Give back the line where "Within the list" appears and all the lines after it until the listing ends, unchanged and with nothing else.

▶ **Extracted material**:
--*--

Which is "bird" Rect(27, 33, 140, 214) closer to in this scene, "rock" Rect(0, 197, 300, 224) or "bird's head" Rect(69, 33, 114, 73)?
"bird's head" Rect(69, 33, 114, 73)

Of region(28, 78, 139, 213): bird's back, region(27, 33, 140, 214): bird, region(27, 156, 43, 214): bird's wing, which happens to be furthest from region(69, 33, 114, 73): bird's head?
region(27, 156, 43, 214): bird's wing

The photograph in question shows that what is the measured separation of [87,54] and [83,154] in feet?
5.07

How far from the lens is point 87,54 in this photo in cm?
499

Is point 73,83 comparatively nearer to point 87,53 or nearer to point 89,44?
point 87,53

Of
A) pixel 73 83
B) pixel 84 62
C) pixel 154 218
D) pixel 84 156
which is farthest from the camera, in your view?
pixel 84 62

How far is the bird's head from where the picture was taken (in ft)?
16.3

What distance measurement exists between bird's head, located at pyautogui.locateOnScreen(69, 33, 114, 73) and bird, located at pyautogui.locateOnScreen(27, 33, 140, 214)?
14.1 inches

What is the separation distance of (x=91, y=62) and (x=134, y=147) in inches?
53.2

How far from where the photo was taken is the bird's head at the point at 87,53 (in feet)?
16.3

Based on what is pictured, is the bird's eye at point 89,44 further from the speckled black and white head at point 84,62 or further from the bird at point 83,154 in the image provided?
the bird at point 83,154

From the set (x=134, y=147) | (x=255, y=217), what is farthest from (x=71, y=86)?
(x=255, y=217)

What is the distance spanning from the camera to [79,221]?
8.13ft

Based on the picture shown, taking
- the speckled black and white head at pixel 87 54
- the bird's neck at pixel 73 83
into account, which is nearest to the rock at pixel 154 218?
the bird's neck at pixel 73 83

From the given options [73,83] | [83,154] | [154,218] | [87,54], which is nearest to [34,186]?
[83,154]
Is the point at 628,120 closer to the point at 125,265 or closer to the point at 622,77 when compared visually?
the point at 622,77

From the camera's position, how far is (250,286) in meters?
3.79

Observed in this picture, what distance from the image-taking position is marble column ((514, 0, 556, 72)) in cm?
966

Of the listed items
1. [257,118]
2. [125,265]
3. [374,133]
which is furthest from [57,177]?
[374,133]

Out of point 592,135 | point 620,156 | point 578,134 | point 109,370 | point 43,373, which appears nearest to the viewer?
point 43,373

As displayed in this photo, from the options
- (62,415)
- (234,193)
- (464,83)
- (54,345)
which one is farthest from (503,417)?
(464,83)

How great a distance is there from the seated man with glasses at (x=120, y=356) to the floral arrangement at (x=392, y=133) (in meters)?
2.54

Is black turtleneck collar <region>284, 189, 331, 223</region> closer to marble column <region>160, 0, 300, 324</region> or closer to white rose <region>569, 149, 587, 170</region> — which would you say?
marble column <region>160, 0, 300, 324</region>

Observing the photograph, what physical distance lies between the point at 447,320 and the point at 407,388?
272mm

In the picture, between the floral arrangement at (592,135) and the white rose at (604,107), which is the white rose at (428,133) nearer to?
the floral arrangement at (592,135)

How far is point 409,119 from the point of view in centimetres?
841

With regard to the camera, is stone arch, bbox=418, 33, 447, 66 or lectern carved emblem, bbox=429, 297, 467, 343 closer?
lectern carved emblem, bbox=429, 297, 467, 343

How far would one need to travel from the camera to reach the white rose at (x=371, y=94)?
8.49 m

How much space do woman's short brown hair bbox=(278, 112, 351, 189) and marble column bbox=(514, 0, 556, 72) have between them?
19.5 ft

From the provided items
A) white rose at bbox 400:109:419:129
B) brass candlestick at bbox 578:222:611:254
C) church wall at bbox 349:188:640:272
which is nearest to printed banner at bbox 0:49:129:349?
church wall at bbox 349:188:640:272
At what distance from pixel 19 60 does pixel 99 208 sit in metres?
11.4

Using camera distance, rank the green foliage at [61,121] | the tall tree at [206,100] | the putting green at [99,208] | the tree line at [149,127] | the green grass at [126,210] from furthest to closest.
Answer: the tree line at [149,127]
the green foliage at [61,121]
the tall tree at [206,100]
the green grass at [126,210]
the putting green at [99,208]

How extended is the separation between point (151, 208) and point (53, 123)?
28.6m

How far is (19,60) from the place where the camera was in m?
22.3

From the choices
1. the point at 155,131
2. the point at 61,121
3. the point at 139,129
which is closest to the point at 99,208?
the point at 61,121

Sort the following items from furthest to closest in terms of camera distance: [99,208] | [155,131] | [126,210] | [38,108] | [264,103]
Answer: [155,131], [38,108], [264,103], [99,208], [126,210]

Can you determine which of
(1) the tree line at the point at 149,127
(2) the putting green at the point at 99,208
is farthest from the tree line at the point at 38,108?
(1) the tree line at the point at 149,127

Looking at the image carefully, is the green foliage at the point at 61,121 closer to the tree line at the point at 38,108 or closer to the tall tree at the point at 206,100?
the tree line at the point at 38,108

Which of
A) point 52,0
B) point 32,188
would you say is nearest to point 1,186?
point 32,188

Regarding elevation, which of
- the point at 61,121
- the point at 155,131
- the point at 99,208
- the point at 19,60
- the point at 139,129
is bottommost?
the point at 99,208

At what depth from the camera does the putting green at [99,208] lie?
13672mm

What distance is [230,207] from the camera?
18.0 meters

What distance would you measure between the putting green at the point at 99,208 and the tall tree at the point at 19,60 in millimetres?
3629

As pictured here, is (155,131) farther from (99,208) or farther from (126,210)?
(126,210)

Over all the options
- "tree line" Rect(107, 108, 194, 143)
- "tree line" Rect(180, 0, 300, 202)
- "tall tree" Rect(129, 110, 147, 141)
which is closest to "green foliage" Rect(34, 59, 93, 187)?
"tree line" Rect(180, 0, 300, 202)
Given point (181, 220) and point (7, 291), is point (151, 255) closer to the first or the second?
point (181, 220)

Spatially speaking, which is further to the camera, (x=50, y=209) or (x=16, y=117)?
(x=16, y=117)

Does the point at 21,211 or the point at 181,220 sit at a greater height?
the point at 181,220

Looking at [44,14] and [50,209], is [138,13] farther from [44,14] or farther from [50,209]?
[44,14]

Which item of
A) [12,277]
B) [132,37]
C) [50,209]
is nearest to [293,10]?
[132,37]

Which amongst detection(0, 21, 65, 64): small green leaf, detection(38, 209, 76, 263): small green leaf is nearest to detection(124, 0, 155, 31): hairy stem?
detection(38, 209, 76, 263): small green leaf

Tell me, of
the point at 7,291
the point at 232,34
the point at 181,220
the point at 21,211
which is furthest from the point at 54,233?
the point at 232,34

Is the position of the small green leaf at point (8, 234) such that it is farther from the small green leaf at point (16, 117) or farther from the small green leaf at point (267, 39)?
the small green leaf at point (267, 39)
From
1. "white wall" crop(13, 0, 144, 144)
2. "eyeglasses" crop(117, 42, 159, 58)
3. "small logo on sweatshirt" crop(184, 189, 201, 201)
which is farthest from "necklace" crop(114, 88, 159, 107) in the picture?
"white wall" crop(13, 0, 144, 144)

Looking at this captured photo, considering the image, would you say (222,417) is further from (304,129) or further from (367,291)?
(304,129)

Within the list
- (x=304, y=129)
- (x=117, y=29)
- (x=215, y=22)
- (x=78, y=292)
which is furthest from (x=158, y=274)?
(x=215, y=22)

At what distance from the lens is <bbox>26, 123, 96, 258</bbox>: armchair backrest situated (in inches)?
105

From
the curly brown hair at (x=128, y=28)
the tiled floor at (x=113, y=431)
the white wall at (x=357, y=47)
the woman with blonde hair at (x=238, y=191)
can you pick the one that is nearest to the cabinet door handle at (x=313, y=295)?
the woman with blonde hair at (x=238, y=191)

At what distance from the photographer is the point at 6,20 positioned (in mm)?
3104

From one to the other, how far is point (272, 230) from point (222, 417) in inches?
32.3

--*--

▶ **Output of the exercise**:
Within the list
- (x=304, y=129)
- (x=117, y=29)
- (x=215, y=22)
- (x=78, y=292)
which is furthest from (x=158, y=274)?
(x=215, y=22)

At what distance from the lens is <bbox>26, 123, 96, 258</bbox>: armchair backrest situated (in inches)?
105

From
the curly brown hair at (x=128, y=28)
the tiled floor at (x=113, y=431)
the white wall at (x=357, y=47)
the woman with blonde hair at (x=238, y=191)
can you pick the one that is nearest to the cabinet door handle at (x=313, y=295)?
the woman with blonde hair at (x=238, y=191)

At what distance from the photographer is the point at 6,20 positioned (in mm)?
3104

From one to the other, how far is point (272, 230) from point (222, 417) in inches?
32.3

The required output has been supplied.